Friday, January 26, 2007

China Syndrome

I normally never leave the country over the summer break. Mangonui jumps from sleepy coastal village to being jam packed with happy visitors and the mix of surf, beaches, boat trips and buzz makes it hard to leave. However this year China called and I had to visit various suppliers of our Surf brand Coastlines.
The contrasts couldn’t be greater. Suddenly the warm summer temperatures are replaced with real cold, even in Southern China. Embarrassingly for owners of a clothing label, we had to buy more clothes to combat the cold.
Everything is different in China. Different from what you’ve left, different from what you already know and expect and most of all different from the myths held by many back home.
I spend half of January in a communist country and half in a free market economy, half in a static but sound economy and half in a runaway bull market, half in a place where they control what you say and write and half where they don’t care, half in a high tech country and half in one struggling to catch up.
The strange thing is sometimes it’s hard to work out which of those describes NZ and which China.

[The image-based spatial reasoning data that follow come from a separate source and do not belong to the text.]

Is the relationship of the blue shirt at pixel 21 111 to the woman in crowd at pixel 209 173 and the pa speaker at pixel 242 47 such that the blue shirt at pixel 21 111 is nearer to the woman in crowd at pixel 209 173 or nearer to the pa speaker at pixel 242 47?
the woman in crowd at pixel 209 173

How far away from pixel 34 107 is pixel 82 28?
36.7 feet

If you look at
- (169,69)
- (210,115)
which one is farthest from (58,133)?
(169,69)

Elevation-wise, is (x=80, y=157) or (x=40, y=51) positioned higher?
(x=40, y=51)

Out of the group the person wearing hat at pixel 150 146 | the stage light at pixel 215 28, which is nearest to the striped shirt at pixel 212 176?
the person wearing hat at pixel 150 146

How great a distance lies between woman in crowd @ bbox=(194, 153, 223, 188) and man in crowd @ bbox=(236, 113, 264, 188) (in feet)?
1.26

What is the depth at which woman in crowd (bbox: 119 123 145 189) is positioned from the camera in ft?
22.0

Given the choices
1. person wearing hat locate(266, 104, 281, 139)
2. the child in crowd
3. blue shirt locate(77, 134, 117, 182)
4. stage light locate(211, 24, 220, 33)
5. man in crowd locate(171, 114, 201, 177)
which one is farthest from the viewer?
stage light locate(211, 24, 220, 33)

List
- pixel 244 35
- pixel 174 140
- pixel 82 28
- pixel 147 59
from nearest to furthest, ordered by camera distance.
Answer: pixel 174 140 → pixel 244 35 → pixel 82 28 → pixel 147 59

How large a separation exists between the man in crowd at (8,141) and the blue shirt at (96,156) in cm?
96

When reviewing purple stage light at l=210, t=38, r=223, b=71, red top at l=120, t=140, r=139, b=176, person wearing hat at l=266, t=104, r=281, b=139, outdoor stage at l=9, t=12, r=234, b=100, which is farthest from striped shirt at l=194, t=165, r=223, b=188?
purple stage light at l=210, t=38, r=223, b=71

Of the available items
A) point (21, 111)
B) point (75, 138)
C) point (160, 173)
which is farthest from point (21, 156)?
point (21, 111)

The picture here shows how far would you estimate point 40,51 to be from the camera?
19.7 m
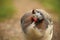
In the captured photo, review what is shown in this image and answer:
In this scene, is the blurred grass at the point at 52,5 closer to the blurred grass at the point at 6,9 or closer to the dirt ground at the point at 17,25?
the dirt ground at the point at 17,25

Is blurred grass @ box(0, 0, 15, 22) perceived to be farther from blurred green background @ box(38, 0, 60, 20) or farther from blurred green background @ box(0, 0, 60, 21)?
blurred green background @ box(38, 0, 60, 20)

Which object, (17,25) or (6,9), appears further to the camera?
(6,9)

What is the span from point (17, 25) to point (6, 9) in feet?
0.87

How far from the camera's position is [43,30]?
4.34 ft

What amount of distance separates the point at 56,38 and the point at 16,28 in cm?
39

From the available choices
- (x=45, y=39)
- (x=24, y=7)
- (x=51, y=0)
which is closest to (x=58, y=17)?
(x=51, y=0)

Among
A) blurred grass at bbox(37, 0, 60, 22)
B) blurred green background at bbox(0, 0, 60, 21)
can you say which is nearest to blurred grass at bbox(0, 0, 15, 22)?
blurred green background at bbox(0, 0, 60, 21)

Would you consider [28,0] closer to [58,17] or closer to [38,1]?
[38,1]

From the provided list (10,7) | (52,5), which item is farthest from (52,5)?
(10,7)

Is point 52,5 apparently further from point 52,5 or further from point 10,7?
point 10,7

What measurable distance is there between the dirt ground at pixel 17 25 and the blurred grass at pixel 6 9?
0.05m

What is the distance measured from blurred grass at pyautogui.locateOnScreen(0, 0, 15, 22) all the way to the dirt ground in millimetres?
48

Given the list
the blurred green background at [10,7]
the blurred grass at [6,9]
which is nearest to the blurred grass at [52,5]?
the blurred green background at [10,7]

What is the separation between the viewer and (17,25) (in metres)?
2.06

These guys are serious about business. The scale of new factories is just mind- blowing and they’re not run on slave labour. Not far from our own factories some enormous new supply factories for Walmart have opened, creating serious local labour shortages, not unlike some places back here, but these factories are unbelievable, over 1km long, 100m deep, 5 stories high and looking more like hotels with palm fringed lakes. Rod Donald would turn in his grave!
China and Russia seem to have invented a new economic model mixing the best of central planning and the free market. The centrally mandated free market cluster zone model and it’s going to be hard to keep up with! Someone determines that an area will manufacture shirts or socks or whatever, and then they go for it with lots of local competition for international business. The sock city used to be rural villages only a dozen years ago and now the privately owned competing firms there make 2 billion pairs per year!
Town planning mandates areas for sensitive industries using chemicals and what we would term dangerous goods. One of our suppliers making surfboards is in such an area and surprisingly the environmental standards are way higher than here. Dust free factories with huge extractors pulling the dust past walls with running water and into closed loop scrubbers removing all residues for collection. Not what we are lead to believe at all.
The hotel brochures describe the incentives for opening new business in each local area. High start depreciation and low initial tax rates to get the business over those tough first three years. I compare that with the greedy development levies that local Kiwi councils extract from anyone foolish enough to try here.
The culture shocks go on all day, and even old China hands will tell you "that in China, every day you see something that you don’t see everyday."
The continuous escalation of eating exotica is one of the challenges that must be met by visiting businessmen. There were days when I longed for the simple but wholesome fare the workers received, but as a mark of respect I was dined on such choice but challenging items as pig’s womb soup, followed by barbequed lamb’s penises (small and chewy), then rounded out with fondued donkey.
One way or another we have to come to terms with China and we should be pleased that NZ has made progress nationally towards a Free Trade Agreement. They are already the fourth biggest economy and the transformation is just massive. We can run and hide, or join in and make the most of it.
Just when USA should be using all their wealth to protect their own economy, they are wasting their wealth at the staggering rate of $2Trillion on the war in Iraq, while China is buying up US Bonds to the value of $1Trillion. Let’s not make the same mistake.